BRIEF: Your copy should match the listing below exactly, except that it holds no images.

SUPPLIED MATERIAL:
↓↓↓
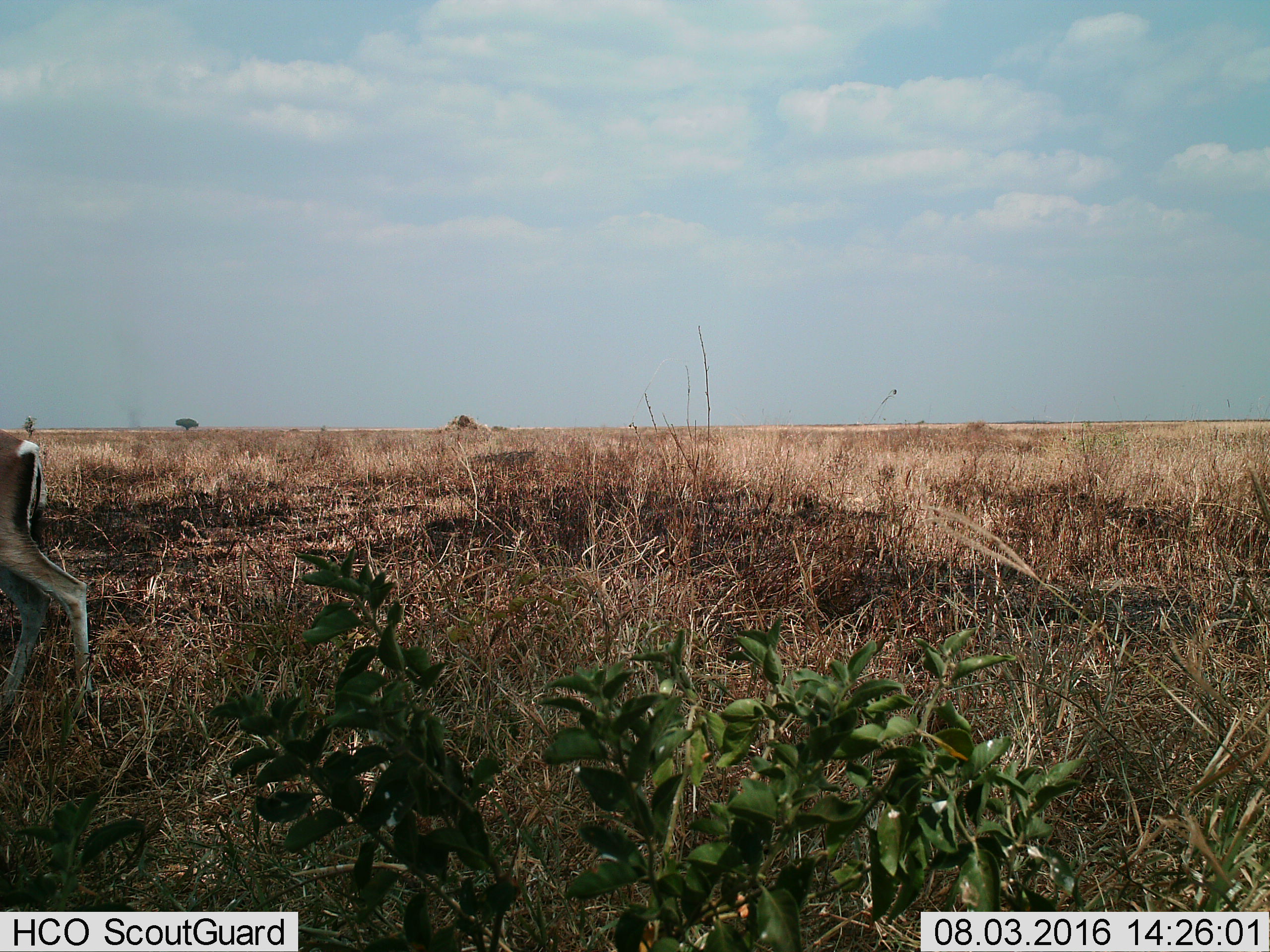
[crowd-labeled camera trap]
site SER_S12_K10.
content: unidentified animal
↑↑↑
WRITTEN SOLUTION:
[crowd-labeled camera trap]
site SER_S12_K10.
content: unidentified animal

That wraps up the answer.